# [CHALLENGES]
1 > Decide whether each statement agrees with the reflection on Psalm 63 below: (a) East Texas has had more than 24 inches less rainfall than average; (b) David wrote Psalm 63 while wandering in the wilderness of Judah; (c) both trees on the farm are already dead. Answer yes or no for each, and quote the words of the reflection that decide it.
2 > Copy word for word the part of the reflection on Psalm 63 below that opens with the words containing "Psalm 63 flashed" and closes with "on your name.".

Recently I caught up with one of my former students. We talked a lot about the health of his family’s farm in East Texas. To date, East Texas suffers from over 24 inches less than average rainfall. “The drought is so bad,” he lamented, “that we have these two trees – been there as long as the farm itself –one dead, the other dying. If the one tree didn’t have roots next to the stream nearby, it would’ve already died like the other one.”

Let me share with you briefly how the Holy Spirit transformed this ordinary conversation about drought into an extraordinary catechetical lesson for me.

Psalm 63 flashed into my head the very moment he mentioned the tree struggling for survival near a stream. I’ve read most of the psalm innumerable times when praying the Liturgy of the Hours: 

O God, you are my God – for you I long!
For you my body yearns; for you my soul thirsts,
Like a land parched, lifeless, and without water.
So I look to you in the sanctuary to see your power and glory.
For your love is better than life; my lips offer you worship.”

“I will bless you as long as I live;
I will lift up my hands, calling on your name.
My soul shall savor the rich banquet of praise, with joyous lips my mouth shall honor you!
When I think of you upon my bed, through the night watches I will recall
That you indeed are my help, and in the shadow of your wings I shout for joy.
My soul clings fast to you; your right hand upholds me. (Ps 63: 2-9)

David composed Psalm 63 as he wandered in the wilderness of Judah. Biblical scholars have argued that it documents, in beautiful verse, how David felt separated from God at a particular moment in history, identified the fundamental need to establish a close relationship with God to end such feelings of estrangement, expressed his yearning for establishing a close relationship with God, knew intrinsically that he could attain a close relationship with God through prayer.

Scholars have also recognized that verse 4 – “For your love is better than life” – is the only passage in the Old Testament that prized something more than living: God’s love.

# [COLLECTED DATA]
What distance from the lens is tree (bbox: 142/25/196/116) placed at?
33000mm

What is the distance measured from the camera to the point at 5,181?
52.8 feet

# [ANSWER SET]
1 >
(a) Yes: "East Texas suffers from over 24 inches less than average rainfall."
(b) Yes: "David composed Psalm 63 as he wandered in the wilderness of Judah."
(c) No: "one dead, the other dying."

2 >
Psalm 63 flashed into my head the very moment he mentioned the tree struggling for survival near a stream. I’ve read most of the psalm innumerable times when praying the Liturgy of the Hours: 

O God, you are my God – for you I long!
For you my body yearns; for you my soul thirsts,
Like a land parched, lifeless, and without water.
So I look to you in the sanctuary to see your power and glory.
For your love is better than life; my lips offer you worship.”

“I will bless you as long as I live;
I will lift up my hands, calling on your name.